Pickling was a common way of preserving oysters before the era of refrigeration. We've been pickling oysters in our farm store for at least 30 years. Here's our recipe, adapted for 2 pints of yearling. Keep refrigerated and eat within 6 weeks or so - if you let them sit too long, they'll get very pickly tasting. Serve with ritz crackers.
For the Oysters:
- 2 pints yearling
- 2 cups water
- 1/4 cup pickling salt
For the Brine:
- 1 cup white wine vinegar
- 3/4 cup water
- 1/3 cup brown sugar - packed
- 1 tsp pickling spice
- 1 tbsp worcestershire sauce
- 1/2 tsp mustard seed
- 1/8 tsp garlic powder
- 1 tbsp pickling salt
- 1/2 onion, sliced thinly then cut into wedges
- 1/4 lemon, thinly sliced into wedges
- Clean & sterilized mason jars, with lids
Add oysters, 2 cups water, and 1/4 cup pickling salt to a medium sized saucepan. Water should cover the oysters, so add more if needed. Turn to medium heat and bring to a boil. Boil until firm (should take 1 minute or so) and drain into a colander. Set aside.
In a separate pan, boil white wine vinegar, water, brown sugar and spices for the brine.
Set the colander of oysters over a bowl large enough to collect the brine. Pour brine over oysters to disperse the mustard seeds and spices through the oysters. Layer the oysters in mason jars with sliced onions, add a lemon wedge, and fill the jars with the remaining liquid. The brine should cover the oysters. (Make more brine as needed.) Cover, and store in the refrigerator. Let sit a few days to a week before eating, to give the oysters time to pickle.
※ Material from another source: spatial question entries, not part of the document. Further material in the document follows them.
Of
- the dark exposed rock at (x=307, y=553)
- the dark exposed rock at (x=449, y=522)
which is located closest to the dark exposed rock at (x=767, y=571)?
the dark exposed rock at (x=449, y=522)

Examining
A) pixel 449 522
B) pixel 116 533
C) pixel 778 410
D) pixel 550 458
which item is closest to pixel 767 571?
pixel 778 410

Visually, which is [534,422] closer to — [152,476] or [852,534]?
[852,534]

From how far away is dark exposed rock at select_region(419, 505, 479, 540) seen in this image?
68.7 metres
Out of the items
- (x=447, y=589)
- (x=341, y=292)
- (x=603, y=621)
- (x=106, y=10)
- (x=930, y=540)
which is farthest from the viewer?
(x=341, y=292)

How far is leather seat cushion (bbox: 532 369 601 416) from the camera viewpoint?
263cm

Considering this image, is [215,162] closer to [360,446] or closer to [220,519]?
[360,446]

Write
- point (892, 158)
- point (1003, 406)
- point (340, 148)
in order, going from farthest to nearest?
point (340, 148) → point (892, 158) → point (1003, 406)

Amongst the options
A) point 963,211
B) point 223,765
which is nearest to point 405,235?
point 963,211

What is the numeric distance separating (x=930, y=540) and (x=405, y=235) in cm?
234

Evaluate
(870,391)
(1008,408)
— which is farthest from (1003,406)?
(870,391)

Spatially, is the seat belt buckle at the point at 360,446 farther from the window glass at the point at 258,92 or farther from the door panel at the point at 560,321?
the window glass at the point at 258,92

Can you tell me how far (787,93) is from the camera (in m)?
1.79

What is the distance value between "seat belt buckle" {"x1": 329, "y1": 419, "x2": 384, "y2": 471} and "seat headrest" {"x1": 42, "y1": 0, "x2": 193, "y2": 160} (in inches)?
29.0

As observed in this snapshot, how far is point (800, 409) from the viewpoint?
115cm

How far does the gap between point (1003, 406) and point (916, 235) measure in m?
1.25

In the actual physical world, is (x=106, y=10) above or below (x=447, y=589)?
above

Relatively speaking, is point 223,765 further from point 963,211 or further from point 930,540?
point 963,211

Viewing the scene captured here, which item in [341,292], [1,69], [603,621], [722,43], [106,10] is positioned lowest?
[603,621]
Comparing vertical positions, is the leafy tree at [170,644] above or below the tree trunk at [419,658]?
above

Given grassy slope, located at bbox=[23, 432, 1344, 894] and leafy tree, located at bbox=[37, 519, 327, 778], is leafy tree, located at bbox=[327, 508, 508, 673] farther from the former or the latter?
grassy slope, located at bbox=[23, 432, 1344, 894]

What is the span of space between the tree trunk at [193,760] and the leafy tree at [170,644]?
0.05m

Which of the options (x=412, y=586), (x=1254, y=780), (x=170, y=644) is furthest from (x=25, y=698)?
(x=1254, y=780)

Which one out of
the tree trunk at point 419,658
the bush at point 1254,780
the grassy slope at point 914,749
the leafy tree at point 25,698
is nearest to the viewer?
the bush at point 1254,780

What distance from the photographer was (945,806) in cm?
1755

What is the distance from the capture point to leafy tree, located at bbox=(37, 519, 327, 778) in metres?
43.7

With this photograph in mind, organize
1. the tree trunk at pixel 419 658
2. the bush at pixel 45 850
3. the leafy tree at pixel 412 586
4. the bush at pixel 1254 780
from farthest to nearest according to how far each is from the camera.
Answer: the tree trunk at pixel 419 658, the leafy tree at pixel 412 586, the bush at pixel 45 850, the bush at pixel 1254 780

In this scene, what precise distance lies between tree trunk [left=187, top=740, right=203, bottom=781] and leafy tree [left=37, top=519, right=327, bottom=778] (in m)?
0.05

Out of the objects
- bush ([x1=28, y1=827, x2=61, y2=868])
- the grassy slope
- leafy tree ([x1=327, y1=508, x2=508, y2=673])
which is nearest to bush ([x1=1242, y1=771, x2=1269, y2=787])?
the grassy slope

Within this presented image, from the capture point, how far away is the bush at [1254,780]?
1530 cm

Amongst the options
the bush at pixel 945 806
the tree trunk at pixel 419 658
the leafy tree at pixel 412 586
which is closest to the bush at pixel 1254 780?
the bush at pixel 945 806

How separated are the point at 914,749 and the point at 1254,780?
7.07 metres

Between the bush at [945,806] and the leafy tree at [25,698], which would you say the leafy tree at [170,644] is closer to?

Note, before packaging the oysters, wash your mason jars thoroughly in hot soapy water, rinse, and sterilize them in a boiling water bath for 5 to 10 minutes. By this we mean - take a big saucepan with about 3" lip, put the jars in the sauce pan upside down, fill with an inch or so of water, and boil. The jars will suck up water as they boil, so you need to occasionally tip a jar out to prevent the pan from running dry.